▶ **SOURCE EXCERPT**:
+++++
This week Mike McGrath started an interesting flame war here which asked us all the very interesting question: What is Fedora's Market. This of course led to the usual affirmations that Fedora is 'bleeding edge', 'for the hobbyist/tinkerer', or really just for the person who wants to do new and exciting things. Today however, I saw a funny blog post by Tom Callaway, on his efforts to introduce a new feature in Fedora that allows people to track packages by license. Unfortunately for Tom, and my heart goes out to him, his idea was shot down a bunch of people whose response was to "Whine, Bitch [and] Moan." I had also been reflecting on how Con Kolivas is no longer writing kernel patches.

This had me wondering at a second and even more nebulous question to ask.

What is a Community?

Growing up, I had the fortune to live in a jewish community that talked about the morals of building a community through religion and social exercise. People always commented that my high school class was amazingly unified between all the different levels of classes socially, and there wasn't this stratification of who belonged to the 'smart' classes or the 'dumb' classes. At the same time, I would go home to see my parents and family integrated, but looked at funny because we had ever so little less money than our neighbours, and were ever so stranger than they were. So if you asked me what a community is, I would say right out that it's a group of people that align themselves together based on some common bond. Well, it's not necessarily an open community.

An open community, however, is an entirely different breed. It's a group of people that are willing to accept anyone regardless of who they are other than their desire to participate. It certainly has been a mantra of the Open Source development style. It accepts anything, and everything, and of course, if you can't keep up, you sink underneath the mess. If you manage to stay afloat, you're rewarded with the best of the best software available to mankind. This is also the bazaar style development, or in some cases the bizarre.

There are of course always the closed communities, which in the software world leads to cleverly, but cleanly architechted software. Even when they are open source, there is certainly this base hierarchy of being either in the inner sanctum or pond scum. Oddly enough, this has actually been Red Hat's model for years, and continues to be that. They take what they like, polish it into first RHL, now RHEL and friends, and then return as much source code as they can back to the community. Red Hat has been very clear about who stands in their community, and who doesn't, and it all starts with a paycheck.

Fedora is going through an interesting transition though. For six versions, it's been a closed off effort, courtesy of Red Hat, whereby the only people that could directly contribute were Red Hat employees. However everyone started realizing that outsiders could make better packages than Red Hat, and eventually Fedora was opened up. Cool! But now what? I'm hesitant to bring in other distros into these sorts of discussions, since they eventually turn into flame wars, but let me give you an abridged list of "Open Community Distros" (by my standard of course ;): Debian, Gentoo, Ubuntu, and *BSD (generally speaking). These are the best models to look at if you want to understand how an Open Community operates. Well, *BSD's aren't really open, the rules to submit patches and have them accepted are strict. Ubuntu and Debian have that crazy MOTU and NM processes, and Gentoo seems to have lost it's wind. Not than anyone is perfect of course. But one thing that these distros are good at is accepting all sorts of ideas, incorporating them, and weeding out the bad ones. (Yes, I do know *BSD is not a 'distro').
+++++
▶ **RECORD LIST**:
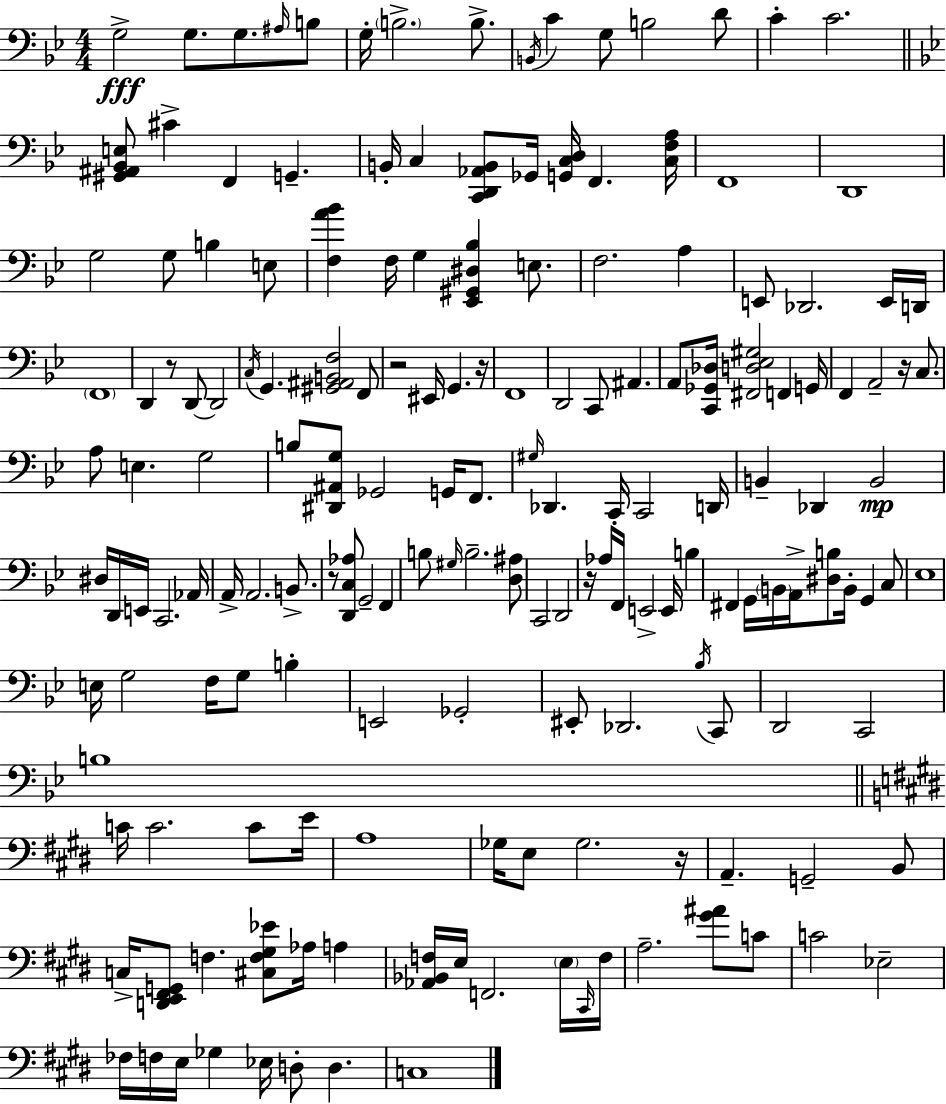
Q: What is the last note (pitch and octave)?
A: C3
+++++
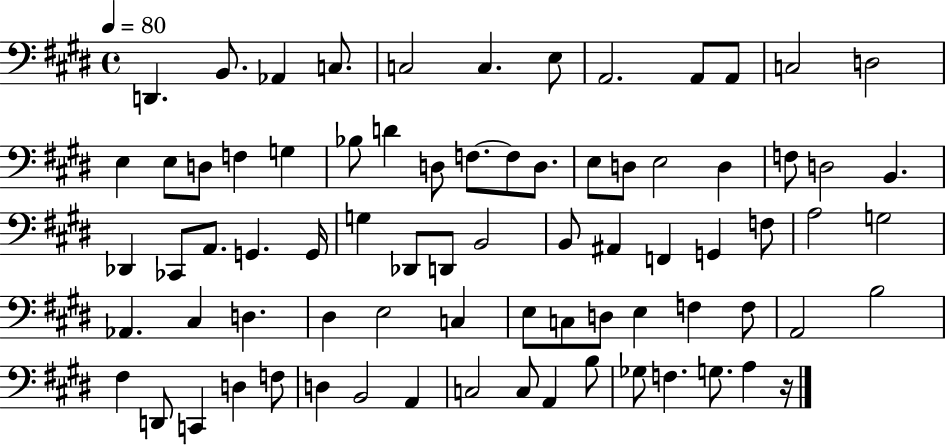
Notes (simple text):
+++++
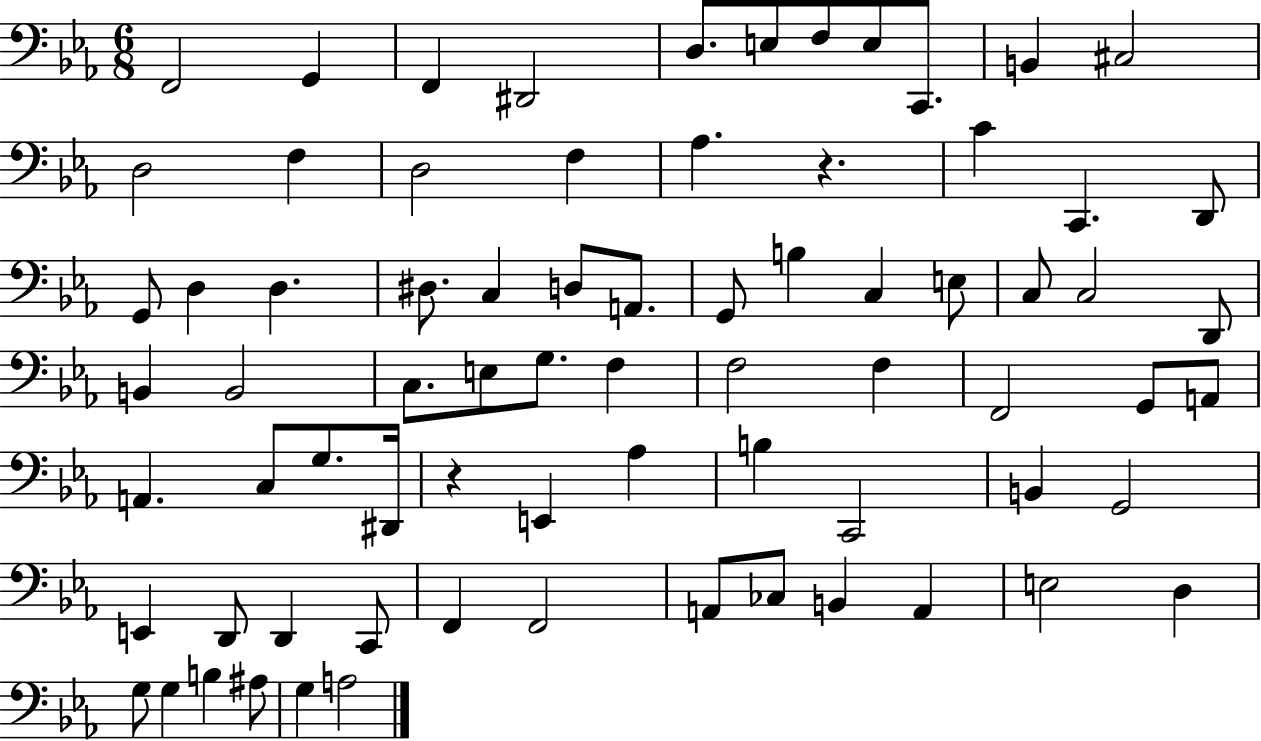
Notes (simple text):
+++++
▶ **EXERCISE INSTRUCTIONS**:
Reproduce the part of the Fedora community post starting at "Growing up, I" and ending at "an open community.". The entries are separate from the Fedora community post and aren't part of it.

▶ **EXPECTED OUTPUT**:
Growing up, I had the fortune to live in a jewish community that talked about the morals of building a community through religion and social exercise. People always commented that my high school class was amazingly unified between all the different levels of classes socially, and there wasn't this stratification of who belonged to the 'smart' classes or the 'dumb' classes. At the same time, I would go home to see my parents and family integrated, but looked at funny because we had ever so little less money than our neighbours, and were ever so stranger than they were. So if you asked me what a community is, I would say right out that it's a group of people that align themselves together based on some common bond. Well, it's not necessarily an open community.